Amazon,  AWS,  EMR,  Spark

EMR Spark – Much Larger Executors are Created than Requested

Starting from EMR 5.32 and EMR 6.2 you can notice that Spark can launch much larger executors that you request in your job settings. For example, EMR created my cluster with the following default settings (it depends on the instance type and maximizeResourceAllocation classification option):

  spark.executor.memory                      18971M
  spark.executor.cores                       4
  spark.yarn.executor.memoryOverheadFactor   0.1875

But when I start a Spark session (pyspark command) I see the following:

You can see that the executors with 20 cores (instead of 4 as defined by spark.executor.cores) were launched.

From the Spark driver log you can see:

INFO YarnAllocator: Will request up to 50 executor container(s), each with <memory:22528, max memory:2147483647, vCores:4, max vCores:2147483647>

INFO YarnAllocator: Allocated container container_1645458567802_0606_01_000002 on host ip-242
for executor with ID 1 with resources <memory:112640, vCores:5>

INFO YarnAllocator: Launching executor with 94854m of heap (plus 17786m overhead) and 20 cores

So 50 executors were initially requested with the required memory 22528 and 4 vcores as expected, but actually 9 executors were created with 112640 memory and 20 cores that is 5x larger. It should have created 10 executors but my cluster does not have resources to run more containers.

Note: The second log row specifies allocated vCores:5, it is because of using DefaultResourceCalculator in my YARN cluster that ignores CPU and uses memory resource only. Do not pay attention to this, the Spark executor will still use 20 cores as it reported in the third log record above.

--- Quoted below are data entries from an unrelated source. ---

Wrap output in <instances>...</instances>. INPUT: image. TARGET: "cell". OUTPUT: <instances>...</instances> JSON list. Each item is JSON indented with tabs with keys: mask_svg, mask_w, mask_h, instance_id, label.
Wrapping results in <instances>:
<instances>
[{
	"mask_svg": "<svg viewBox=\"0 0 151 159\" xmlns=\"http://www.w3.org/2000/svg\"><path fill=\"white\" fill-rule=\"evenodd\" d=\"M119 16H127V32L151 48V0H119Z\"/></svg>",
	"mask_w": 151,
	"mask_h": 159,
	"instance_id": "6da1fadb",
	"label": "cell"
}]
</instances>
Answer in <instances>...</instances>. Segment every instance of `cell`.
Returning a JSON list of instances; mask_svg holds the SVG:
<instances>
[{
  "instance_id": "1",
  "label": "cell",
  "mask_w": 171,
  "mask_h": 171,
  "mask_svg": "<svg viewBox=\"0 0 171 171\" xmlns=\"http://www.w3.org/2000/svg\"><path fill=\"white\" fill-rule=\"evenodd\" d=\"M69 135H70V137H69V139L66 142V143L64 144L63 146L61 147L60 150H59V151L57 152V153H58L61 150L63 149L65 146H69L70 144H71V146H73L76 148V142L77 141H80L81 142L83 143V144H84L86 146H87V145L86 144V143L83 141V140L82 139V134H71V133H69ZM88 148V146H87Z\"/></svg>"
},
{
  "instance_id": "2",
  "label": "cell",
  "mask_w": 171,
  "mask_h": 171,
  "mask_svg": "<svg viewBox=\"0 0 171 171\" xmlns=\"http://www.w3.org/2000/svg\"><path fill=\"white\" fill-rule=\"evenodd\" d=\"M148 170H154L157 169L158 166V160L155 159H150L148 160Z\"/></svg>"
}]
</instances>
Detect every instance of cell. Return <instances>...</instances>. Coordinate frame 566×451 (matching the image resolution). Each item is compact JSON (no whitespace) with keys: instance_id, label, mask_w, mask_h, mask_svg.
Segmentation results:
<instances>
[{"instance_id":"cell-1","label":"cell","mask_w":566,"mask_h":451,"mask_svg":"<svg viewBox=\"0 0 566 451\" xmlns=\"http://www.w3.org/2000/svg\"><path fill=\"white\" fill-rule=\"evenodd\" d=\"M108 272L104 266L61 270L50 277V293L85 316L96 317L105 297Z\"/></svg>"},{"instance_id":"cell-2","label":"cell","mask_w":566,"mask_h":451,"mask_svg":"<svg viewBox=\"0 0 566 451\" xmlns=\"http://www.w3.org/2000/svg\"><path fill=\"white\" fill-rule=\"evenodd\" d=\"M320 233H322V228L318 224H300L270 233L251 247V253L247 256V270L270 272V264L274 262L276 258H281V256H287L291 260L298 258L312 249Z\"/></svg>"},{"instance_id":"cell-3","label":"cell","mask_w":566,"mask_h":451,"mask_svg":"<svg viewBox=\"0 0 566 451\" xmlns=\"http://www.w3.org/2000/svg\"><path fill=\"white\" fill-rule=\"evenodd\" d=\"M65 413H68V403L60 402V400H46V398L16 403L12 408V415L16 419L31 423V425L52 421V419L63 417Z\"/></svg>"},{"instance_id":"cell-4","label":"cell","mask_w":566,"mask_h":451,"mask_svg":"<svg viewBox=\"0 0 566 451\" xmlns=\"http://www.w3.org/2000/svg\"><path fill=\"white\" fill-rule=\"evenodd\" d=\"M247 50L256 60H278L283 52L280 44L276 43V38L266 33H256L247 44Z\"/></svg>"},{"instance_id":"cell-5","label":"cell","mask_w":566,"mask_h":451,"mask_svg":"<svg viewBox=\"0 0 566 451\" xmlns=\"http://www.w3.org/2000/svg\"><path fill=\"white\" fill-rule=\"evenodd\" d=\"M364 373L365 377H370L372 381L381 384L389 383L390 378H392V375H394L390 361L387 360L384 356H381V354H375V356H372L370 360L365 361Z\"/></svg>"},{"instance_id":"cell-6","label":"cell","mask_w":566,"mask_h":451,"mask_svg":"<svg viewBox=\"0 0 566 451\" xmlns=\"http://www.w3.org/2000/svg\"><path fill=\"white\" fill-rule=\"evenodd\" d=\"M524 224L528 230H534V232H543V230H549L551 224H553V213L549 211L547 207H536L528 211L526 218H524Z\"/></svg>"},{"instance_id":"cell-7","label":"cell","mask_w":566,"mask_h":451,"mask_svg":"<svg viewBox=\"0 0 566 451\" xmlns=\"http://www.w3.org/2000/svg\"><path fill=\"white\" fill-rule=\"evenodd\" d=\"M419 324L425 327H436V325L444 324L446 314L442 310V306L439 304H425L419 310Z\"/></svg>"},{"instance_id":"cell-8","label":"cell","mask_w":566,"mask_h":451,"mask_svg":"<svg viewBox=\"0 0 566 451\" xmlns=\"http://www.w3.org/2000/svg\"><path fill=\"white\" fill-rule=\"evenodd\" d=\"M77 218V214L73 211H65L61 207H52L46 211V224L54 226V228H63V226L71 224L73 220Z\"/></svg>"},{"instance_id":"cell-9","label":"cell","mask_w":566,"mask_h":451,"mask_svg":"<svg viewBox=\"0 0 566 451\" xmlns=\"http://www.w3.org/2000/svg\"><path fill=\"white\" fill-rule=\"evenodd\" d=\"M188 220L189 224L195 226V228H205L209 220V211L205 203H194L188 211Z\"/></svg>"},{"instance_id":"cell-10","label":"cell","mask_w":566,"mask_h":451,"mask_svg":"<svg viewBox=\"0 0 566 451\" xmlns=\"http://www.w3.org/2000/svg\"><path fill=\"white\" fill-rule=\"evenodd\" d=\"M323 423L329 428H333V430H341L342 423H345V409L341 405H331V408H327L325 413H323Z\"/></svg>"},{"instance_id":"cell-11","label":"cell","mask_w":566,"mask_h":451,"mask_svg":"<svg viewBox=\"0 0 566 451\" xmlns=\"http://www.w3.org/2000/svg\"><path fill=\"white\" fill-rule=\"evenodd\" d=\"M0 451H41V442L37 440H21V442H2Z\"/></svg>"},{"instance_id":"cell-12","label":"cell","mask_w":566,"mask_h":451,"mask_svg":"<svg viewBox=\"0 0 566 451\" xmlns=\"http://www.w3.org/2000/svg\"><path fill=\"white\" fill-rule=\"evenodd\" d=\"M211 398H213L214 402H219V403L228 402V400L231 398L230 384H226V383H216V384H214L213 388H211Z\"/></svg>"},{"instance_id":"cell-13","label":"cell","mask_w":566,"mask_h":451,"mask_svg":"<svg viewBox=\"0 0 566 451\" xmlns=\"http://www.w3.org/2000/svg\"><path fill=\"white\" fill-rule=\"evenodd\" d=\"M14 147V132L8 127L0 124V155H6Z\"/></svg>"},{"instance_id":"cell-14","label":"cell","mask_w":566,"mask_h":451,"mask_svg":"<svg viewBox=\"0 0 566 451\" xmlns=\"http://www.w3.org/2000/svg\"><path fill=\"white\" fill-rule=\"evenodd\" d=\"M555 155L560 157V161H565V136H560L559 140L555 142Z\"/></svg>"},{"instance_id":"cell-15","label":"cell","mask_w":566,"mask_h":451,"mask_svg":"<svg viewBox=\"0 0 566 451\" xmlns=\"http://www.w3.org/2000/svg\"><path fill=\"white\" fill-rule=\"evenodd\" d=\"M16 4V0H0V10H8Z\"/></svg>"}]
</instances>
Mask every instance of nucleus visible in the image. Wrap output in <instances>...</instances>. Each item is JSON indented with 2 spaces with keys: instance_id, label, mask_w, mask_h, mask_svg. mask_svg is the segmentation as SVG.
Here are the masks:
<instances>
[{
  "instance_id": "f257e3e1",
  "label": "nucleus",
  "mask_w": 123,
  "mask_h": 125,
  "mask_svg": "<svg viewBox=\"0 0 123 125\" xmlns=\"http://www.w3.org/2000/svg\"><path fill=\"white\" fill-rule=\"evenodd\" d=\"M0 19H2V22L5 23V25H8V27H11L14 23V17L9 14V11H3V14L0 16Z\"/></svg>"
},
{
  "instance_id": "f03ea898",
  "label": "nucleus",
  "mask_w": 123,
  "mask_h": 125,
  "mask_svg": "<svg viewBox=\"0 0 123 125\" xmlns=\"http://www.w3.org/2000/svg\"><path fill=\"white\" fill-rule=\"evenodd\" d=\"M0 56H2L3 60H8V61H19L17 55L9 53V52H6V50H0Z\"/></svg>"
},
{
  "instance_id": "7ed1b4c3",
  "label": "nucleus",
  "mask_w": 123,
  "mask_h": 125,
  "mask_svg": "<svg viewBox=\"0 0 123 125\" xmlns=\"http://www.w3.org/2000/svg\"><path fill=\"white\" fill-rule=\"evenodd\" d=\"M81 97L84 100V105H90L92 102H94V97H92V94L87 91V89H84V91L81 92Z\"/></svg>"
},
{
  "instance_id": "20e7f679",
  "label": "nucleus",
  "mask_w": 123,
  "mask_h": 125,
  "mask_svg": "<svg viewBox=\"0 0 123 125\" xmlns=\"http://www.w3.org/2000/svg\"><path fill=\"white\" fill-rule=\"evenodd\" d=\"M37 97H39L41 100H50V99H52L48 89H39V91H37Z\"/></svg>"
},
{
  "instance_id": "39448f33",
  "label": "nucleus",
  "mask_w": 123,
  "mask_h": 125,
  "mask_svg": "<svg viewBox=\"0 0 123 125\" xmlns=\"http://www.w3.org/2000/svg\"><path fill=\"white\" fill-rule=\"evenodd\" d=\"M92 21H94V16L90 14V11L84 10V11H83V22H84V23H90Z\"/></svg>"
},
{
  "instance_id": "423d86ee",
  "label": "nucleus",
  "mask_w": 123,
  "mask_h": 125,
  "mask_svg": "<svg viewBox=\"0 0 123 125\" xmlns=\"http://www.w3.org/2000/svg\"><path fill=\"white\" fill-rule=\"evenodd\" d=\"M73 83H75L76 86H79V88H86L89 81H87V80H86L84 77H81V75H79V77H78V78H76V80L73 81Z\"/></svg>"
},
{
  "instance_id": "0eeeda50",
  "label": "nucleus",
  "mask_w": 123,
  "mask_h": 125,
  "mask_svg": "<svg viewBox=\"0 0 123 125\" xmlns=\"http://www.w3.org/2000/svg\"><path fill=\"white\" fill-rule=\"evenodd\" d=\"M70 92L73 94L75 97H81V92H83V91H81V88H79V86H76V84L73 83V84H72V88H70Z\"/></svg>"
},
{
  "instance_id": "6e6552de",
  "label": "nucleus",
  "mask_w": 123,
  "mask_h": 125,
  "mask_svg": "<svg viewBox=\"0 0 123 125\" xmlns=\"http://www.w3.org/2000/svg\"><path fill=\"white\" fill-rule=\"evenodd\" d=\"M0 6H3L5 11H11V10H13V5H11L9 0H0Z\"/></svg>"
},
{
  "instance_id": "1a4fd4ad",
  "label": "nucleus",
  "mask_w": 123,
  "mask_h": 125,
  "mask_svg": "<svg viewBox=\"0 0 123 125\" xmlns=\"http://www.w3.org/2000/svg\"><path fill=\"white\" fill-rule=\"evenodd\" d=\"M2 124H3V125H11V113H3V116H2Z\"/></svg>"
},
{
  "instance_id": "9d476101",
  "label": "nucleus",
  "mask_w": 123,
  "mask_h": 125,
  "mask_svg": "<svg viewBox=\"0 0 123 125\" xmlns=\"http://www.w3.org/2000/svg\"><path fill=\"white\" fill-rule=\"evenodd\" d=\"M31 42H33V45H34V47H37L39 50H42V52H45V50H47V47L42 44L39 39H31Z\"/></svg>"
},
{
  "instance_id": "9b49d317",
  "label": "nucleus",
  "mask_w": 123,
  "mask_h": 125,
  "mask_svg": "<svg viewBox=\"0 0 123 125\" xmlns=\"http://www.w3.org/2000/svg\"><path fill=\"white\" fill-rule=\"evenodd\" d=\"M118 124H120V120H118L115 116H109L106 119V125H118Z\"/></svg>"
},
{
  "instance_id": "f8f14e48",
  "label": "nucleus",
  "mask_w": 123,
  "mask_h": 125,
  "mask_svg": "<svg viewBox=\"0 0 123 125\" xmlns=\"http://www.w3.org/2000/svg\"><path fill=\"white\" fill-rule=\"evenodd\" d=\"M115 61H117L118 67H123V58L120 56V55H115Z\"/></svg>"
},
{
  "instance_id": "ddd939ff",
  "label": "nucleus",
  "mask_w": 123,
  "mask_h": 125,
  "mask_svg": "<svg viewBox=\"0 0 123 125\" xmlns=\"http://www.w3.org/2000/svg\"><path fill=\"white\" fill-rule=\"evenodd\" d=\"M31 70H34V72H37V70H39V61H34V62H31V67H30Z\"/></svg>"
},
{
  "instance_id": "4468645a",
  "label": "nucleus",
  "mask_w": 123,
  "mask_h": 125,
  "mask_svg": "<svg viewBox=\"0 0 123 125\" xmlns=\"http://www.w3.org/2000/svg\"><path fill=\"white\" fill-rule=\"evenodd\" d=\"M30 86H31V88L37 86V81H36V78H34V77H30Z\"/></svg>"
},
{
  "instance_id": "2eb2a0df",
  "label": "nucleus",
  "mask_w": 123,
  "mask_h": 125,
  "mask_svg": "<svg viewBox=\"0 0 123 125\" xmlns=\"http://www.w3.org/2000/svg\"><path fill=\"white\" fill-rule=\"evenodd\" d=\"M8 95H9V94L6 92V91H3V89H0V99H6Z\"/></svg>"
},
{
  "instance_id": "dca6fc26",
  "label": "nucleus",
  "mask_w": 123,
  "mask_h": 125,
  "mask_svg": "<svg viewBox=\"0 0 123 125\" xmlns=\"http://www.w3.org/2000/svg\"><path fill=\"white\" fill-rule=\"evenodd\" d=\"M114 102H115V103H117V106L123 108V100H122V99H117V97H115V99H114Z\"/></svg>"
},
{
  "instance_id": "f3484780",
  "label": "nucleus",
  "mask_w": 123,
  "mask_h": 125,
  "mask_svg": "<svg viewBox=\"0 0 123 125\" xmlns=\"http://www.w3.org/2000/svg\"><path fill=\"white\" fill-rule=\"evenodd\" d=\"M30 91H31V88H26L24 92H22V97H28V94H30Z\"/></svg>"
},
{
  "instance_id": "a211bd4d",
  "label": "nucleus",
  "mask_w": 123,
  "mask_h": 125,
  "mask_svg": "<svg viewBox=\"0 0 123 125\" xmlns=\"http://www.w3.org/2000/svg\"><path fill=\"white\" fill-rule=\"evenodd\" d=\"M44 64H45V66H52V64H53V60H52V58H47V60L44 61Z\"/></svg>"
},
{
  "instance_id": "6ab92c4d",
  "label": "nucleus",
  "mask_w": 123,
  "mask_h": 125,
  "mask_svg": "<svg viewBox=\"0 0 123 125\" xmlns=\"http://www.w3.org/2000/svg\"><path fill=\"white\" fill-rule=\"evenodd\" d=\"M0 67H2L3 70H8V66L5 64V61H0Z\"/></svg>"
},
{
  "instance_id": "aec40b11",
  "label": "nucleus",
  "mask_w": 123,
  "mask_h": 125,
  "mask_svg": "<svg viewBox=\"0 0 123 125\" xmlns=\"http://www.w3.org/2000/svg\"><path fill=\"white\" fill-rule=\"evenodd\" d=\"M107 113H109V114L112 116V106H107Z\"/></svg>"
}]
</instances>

The reason for allocating larger executors is that since EMR 5.32 and EMR 6.2 there is a Spark option spark.yarn.heterogeneousExecutors.enabled (exists in EMR only, does not exist in OSS Spark) that is set to true by default that combines multiple executor creation requests on the same node into a larger executor container.

So as the result you have fewer executor containers than you expected, each of them has more memory and cores that you specified.

If you disable this option (--conf "spark.yarn.heterogeneousExecutors.enabled=false"), EMR will create containers with the specified spark.executor.memory and spark.executor.cores settings and will not coalesce them into larger containers.